**Fragmento:**
★ ★ ★

Ésta es sin duda una de las escenas de la vida de Napoleón que más han explotado biógrafos y novelistas. Si tenemos en cuenta que morir en la cama era el peor desdoro para un militar y que la figura de Bonaparte era entonces sólo la de un muy ambicioso oportunista, la escena de él como quiromante resulta bastante pintoresca. No le faltan por lo demás sabor y esa atmósfera inquietante que anuncia que tal vez el destino esté anticipando una de sus muchas ironías. Hoche, en efecto, murió poco más tarde de neumonía, pero como todos sabemos la suerte quiso también que uno de los militares más geniales de todos los tiempos, Napoleón Bonaparte, muriera a su vez en la cama después de haber conquistado medio mundo. Una vez más los naipes y las profecías que rondaban la vida de Rose de Beauharnais hablaron, pero lo hicieron, como tantas veces ocurre, de modo torticero.

★ ★ ★

**Contenido del material:**
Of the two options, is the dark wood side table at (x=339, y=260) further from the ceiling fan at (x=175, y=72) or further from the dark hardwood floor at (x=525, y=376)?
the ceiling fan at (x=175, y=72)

★ ★ ★

**Enunciado:** Copia sin cambios el pasaje del fragmento sobre Napoleón que va desde "Ésta es sin" hasta "de modo torticero.", ambos incluidos.

**Respuesta:**
Ésta es sin duda una de las escenas de la vida de Napoleón que más han explotado biógrafos y novelistas. Si tenemos en cuenta que morir en la cama era el peor desdoro para un militar y que la figura de Bonaparte era entonces sólo la de un muy ambicioso oportunista, la escena de él como quiromante resulta bastante pintoresca. No le faltan por lo demás sabor y esa atmósfera inquietante que anuncia que tal vez el destino esté anticipando una de sus muchas ironías. Hoche, en efecto, murió poco más tarde de neumonía, pero como todos sabemos la suerte quiso también que uno de los militares más geniales de todos los tiempos, Napoleón Bonaparte, muriera a su vez en la cama después de haber conquistado medio mundo. Una vez más los naipes y las profecías que rondaban la vida de Rose de Beauharnais hablaron, pero lo hicieron, como tantas veces ocurre, de modo torticero.